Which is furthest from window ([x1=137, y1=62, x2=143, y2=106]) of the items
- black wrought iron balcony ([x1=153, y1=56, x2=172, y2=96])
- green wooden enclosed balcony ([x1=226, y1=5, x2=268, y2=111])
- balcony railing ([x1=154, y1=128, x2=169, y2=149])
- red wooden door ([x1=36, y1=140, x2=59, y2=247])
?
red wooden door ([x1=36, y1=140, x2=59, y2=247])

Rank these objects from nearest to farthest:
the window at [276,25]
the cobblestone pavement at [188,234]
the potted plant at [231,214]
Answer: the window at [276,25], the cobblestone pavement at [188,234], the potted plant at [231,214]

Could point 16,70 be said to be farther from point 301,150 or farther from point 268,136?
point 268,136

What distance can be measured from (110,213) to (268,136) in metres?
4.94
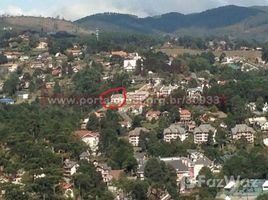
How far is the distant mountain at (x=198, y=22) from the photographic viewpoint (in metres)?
157

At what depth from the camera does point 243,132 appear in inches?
1208

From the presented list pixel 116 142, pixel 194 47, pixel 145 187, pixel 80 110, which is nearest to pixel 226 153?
pixel 116 142

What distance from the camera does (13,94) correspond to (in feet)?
141

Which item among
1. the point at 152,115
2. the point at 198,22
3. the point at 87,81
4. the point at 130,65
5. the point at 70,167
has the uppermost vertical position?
the point at 130,65

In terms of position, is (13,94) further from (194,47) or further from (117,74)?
(194,47)

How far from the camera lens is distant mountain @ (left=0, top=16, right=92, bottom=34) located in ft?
352

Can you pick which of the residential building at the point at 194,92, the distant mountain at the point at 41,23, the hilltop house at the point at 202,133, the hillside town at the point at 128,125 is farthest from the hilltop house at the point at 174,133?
the distant mountain at the point at 41,23

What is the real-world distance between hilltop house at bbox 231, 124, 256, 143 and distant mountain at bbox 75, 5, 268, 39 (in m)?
119

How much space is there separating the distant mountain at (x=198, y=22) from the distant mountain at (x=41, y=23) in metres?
40.6

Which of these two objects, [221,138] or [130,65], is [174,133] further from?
[130,65]

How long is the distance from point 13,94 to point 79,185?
23013 millimetres

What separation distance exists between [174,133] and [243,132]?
3116 millimetres

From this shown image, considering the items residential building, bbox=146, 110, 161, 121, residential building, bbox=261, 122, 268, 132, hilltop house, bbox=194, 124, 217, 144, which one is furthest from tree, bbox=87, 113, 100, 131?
residential building, bbox=261, 122, 268, 132

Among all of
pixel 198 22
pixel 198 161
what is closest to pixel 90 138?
pixel 198 161
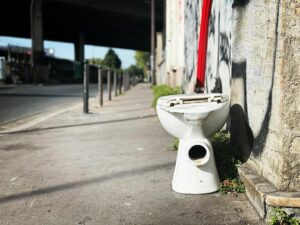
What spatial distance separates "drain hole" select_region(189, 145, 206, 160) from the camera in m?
4.10

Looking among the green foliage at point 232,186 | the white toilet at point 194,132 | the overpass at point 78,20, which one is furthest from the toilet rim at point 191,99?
the overpass at point 78,20

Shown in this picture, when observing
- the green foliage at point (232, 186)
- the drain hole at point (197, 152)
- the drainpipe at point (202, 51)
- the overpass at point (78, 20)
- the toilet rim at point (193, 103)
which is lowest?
the green foliage at point (232, 186)

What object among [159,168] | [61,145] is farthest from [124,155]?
[61,145]

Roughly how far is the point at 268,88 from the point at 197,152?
3.19 ft

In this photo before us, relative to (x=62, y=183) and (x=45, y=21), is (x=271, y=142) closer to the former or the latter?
(x=62, y=183)

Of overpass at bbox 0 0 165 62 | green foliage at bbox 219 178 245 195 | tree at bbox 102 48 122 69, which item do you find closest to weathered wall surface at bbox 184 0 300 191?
green foliage at bbox 219 178 245 195

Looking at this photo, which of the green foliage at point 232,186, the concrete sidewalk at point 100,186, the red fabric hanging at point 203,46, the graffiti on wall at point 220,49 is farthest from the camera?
the graffiti on wall at point 220,49

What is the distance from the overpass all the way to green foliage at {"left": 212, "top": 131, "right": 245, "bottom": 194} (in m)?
41.4

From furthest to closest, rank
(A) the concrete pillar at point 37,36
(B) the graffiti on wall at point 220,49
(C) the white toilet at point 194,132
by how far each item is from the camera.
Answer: (A) the concrete pillar at point 37,36, (B) the graffiti on wall at point 220,49, (C) the white toilet at point 194,132

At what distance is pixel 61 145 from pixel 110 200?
9.24 feet

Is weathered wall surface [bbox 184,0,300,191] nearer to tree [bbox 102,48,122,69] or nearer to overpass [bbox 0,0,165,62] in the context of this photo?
overpass [bbox 0,0,165,62]

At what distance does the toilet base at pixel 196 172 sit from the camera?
3.92m

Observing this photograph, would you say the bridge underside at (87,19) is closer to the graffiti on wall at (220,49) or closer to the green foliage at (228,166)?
the graffiti on wall at (220,49)

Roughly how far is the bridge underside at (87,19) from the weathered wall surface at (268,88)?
46499 millimetres
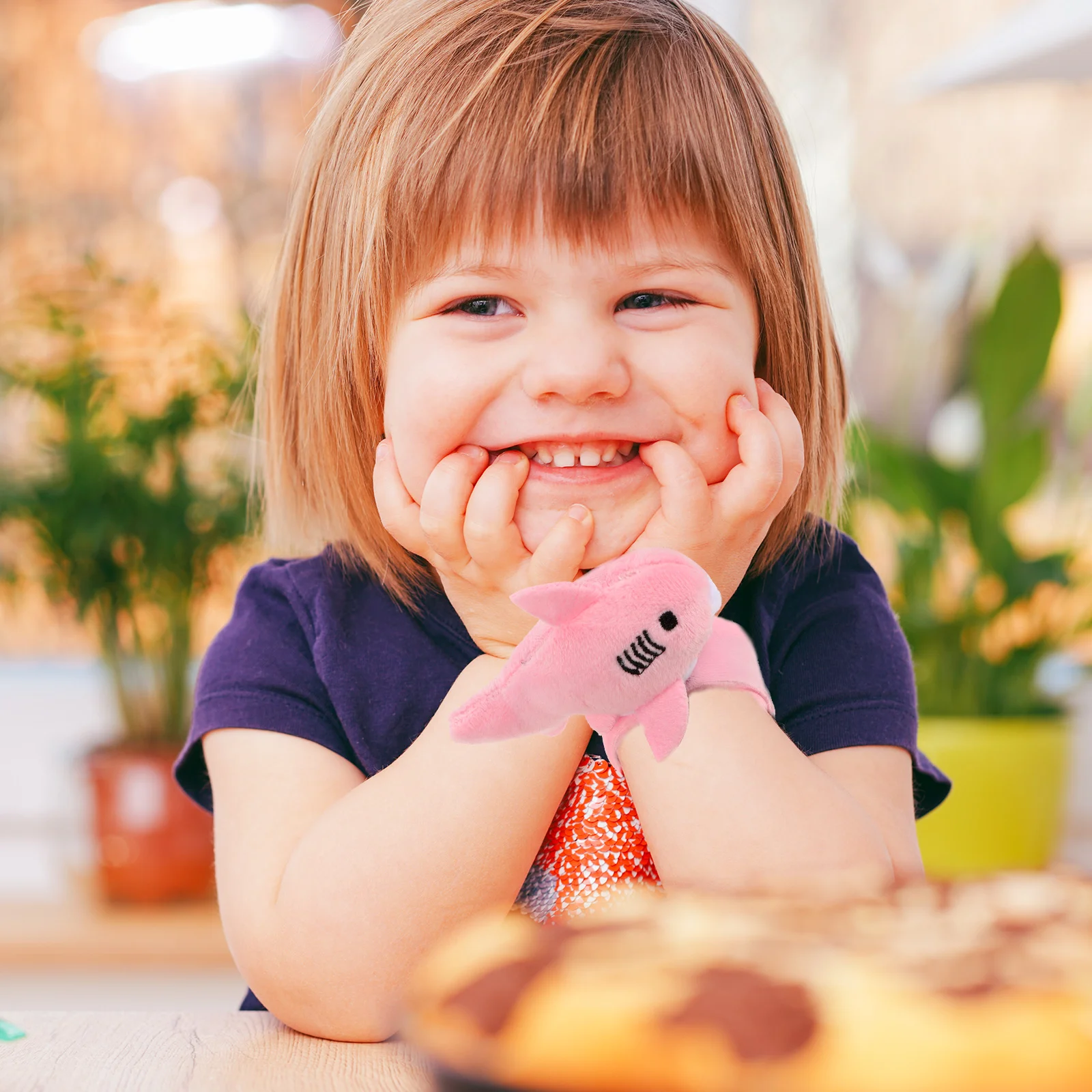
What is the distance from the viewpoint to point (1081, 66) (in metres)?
1.87

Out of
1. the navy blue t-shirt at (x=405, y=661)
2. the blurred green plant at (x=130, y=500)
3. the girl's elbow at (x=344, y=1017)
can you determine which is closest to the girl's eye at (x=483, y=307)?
the navy blue t-shirt at (x=405, y=661)

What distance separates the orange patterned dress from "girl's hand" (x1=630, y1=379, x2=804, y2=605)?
13 centimetres

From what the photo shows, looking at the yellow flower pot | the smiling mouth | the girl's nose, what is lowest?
the yellow flower pot

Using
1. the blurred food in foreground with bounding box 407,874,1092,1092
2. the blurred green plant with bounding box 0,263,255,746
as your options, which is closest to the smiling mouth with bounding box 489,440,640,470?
the blurred food in foreground with bounding box 407,874,1092,1092

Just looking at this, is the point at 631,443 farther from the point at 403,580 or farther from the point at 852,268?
the point at 852,268

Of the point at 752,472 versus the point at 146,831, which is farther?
the point at 146,831

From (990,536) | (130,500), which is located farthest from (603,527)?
(990,536)

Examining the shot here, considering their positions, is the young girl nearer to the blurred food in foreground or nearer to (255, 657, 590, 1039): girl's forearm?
(255, 657, 590, 1039): girl's forearm

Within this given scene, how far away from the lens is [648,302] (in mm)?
671

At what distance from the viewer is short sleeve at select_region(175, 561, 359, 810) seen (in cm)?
74

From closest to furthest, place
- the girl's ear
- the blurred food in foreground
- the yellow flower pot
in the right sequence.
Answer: the blurred food in foreground
the girl's ear
the yellow flower pot

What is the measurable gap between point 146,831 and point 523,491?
1.40m

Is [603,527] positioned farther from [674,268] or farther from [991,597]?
[991,597]

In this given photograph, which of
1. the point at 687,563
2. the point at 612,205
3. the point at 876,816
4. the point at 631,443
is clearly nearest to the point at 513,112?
the point at 612,205
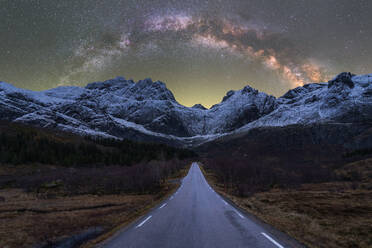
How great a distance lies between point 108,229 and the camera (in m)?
11.1

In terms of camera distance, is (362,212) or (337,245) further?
(362,212)

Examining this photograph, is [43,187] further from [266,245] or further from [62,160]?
[62,160]

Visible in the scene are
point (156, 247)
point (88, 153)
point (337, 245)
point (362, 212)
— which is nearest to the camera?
point (156, 247)

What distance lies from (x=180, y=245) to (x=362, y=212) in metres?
15.1

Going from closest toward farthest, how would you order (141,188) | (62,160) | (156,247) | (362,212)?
(156,247)
(362,212)
(141,188)
(62,160)

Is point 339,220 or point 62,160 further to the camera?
point 62,160

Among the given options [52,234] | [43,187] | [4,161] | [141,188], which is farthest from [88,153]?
[52,234]

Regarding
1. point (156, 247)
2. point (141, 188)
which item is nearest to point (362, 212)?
point (156, 247)

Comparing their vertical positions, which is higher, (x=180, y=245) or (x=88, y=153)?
(x=88, y=153)

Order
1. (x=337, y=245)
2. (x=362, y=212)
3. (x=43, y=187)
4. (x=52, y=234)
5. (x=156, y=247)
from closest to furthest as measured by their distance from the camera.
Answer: (x=156, y=247) → (x=337, y=245) → (x=52, y=234) → (x=362, y=212) → (x=43, y=187)

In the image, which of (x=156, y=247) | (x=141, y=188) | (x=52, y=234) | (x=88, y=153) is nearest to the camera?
(x=156, y=247)

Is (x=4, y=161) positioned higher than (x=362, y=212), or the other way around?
(x=4, y=161)

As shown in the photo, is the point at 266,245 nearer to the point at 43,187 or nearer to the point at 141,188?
the point at 141,188

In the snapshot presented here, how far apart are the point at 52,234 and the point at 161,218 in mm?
5610
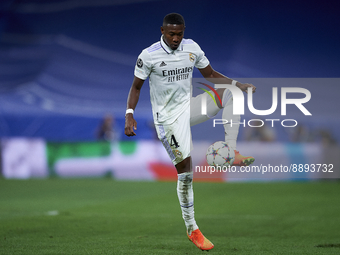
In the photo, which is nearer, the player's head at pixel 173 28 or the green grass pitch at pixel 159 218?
the player's head at pixel 173 28

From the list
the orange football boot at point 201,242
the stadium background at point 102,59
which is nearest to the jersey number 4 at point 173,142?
the orange football boot at point 201,242

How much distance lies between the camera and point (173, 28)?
16.7 feet

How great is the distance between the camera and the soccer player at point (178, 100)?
525 cm

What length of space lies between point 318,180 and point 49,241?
9.76 meters

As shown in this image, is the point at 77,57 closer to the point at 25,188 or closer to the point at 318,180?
the point at 25,188

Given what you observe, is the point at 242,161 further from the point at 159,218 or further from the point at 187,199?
the point at 159,218

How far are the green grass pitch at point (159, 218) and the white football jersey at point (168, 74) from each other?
1.67m

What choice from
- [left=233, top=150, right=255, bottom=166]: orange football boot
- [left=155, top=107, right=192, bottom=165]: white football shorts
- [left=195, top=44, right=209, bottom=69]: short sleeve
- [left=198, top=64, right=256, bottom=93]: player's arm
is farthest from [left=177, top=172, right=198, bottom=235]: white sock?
[left=195, top=44, right=209, bottom=69]: short sleeve

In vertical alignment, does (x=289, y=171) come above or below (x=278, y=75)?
below

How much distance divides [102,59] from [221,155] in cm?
1473

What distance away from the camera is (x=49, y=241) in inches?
239

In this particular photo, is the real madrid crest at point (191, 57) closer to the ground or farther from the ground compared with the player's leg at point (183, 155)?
farther from the ground

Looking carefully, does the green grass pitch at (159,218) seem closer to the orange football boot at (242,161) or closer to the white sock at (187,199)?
the white sock at (187,199)

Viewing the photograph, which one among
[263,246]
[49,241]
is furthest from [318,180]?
[49,241]
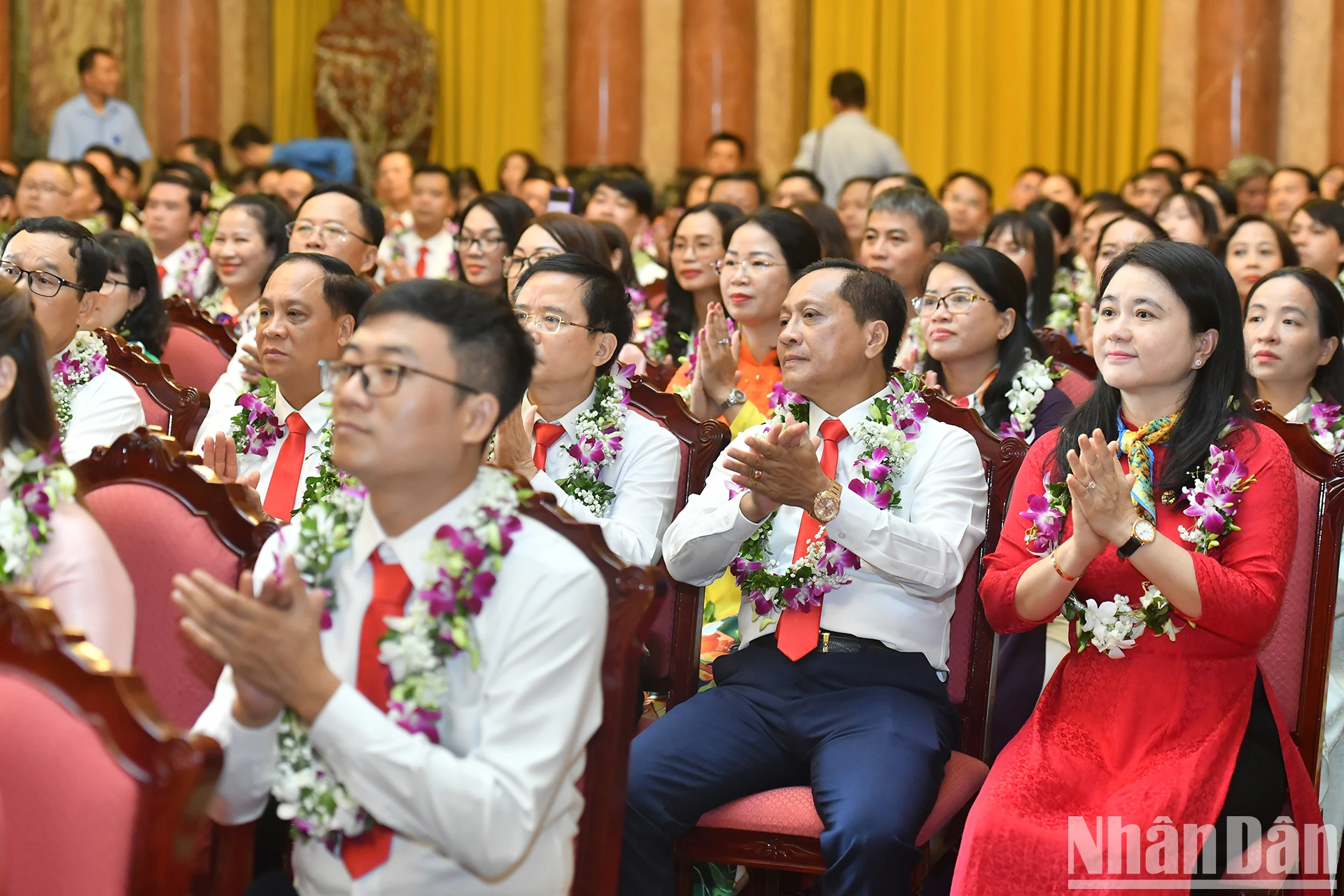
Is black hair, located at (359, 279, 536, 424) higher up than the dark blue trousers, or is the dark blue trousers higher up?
black hair, located at (359, 279, 536, 424)

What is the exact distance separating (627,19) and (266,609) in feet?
28.6

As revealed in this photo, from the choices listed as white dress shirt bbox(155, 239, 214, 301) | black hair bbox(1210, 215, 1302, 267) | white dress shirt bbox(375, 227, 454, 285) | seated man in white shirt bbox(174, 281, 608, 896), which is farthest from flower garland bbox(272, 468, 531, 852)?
white dress shirt bbox(375, 227, 454, 285)

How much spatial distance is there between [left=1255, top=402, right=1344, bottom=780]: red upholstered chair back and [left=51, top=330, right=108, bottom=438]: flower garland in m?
2.42

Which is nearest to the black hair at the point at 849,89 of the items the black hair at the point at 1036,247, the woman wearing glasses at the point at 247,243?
the black hair at the point at 1036,247

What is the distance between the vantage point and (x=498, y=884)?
1825 millimetres

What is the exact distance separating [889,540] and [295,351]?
→ 1.36 meters

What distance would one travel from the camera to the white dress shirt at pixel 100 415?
3.10 meters

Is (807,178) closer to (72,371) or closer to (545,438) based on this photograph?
(545,438)

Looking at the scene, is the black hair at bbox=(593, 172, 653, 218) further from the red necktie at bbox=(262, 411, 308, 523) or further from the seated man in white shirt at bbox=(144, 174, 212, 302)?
the red necktie at bbox=(262, 411, 308, 523)

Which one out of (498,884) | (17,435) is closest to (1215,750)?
(498,884)

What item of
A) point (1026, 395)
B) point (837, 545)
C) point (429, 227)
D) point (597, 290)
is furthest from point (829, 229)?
point (429, 227)

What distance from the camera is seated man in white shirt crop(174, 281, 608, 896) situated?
169 centimetres

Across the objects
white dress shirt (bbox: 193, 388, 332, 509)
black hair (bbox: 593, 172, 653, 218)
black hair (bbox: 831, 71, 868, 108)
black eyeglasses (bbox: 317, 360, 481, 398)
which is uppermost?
black hair (bbox: 831, 71, 868, 108)

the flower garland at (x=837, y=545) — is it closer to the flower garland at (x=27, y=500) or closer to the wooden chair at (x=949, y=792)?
the wooden chair at (x=949, y=792)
+ + +
Starting at the beginning of the records and stopping after the line that contains "3116 millimetres", write those lines out again with "hillside town" changed to "hillside village" and everything else left as it is. Leave the pictures out of your answer.

__WORKED ANSWER__:
Which is furthest from window ([x1=137, y1=62, x2=143, y2=106]) of the items
- black wrought iron balcony ([x1=153, y1=56, x2=172, y2=96])
- green wooden enclosed balcony ([x1=226, y1=5, x2=268, y2=111])
- balcony railing ([x1=154, y1=128, x2=169, y2=149])
- red wooden door ([x1=36, y1=140, x2=59, y2=247])
?
red wooden door ([x1=36, y1=140, x2=59, y2=247])

Rank these objects from nearest to farthest:
the window at [276,25]
the cobblestone pavement at [188,234]
the potted plant at [231,214]
Answer: the window at [276,25], the cobblestone pavement at [188,234], the potted plant at [231,214]

Could point 16,70 be said to be farther from point 301,150 or farther from point 268,136?
point 268,136

What distance can be measured from (110,213) to (268,136) in metres?
4.94
How far is the distant mountain at (x=198, y=22) from the photographic viewpoint (in metres)?
157

At what depth from the camera does point 243,132 appear in inches?
1208

From the presented list pixel 116 142, pixel 194 47, pixel 145 187, pixel 80 110, which is nearest to pixel 226 153?
pixel 116 142

What distance from the camera does (13,94) correspond to (in feet)?
141

Which item among
1. the point at 152,115
2. the point at 198,22
3. the point at 87,81
4. the point at 130,65
5. the point at 70,167
has the uppermost vertical position?
the point at 130,65

In terms of position, is (13,94) further from (194,47) or further from (117,74)?
(194,47)

How far from the camera lens is distant mountain @ (left=0, top=16, right=92, bottom=34) located in ft?
352

Can you pick which of the residential building at the point at 194,92, the distant mountain at the point at 41,23, the hilltop house at the point at 202,133, the hillside village at the point at 128,125 is farthest from the hilltop house at the point at 174,133?
the distant mountain at the point at 41,23

What is the real-world distance between hilltop house at bbox 231, 124, 256, 143 and distant mountain at bbox 75, 5, 268, 39 (in m)?
119

How much space is there separating the distant mountain at (x=198, y=22) from the distant mountain at (x=41, y=23) in metres?
40.6

Which of these two objects, [221,138] or [130,65], is [174,133] further from?
[130,65]

How long is the distance from point 13,94 to point 79,185?
23013 millimetres

What separation distance exists between [174,133] and [243,132]?
3116 millimetres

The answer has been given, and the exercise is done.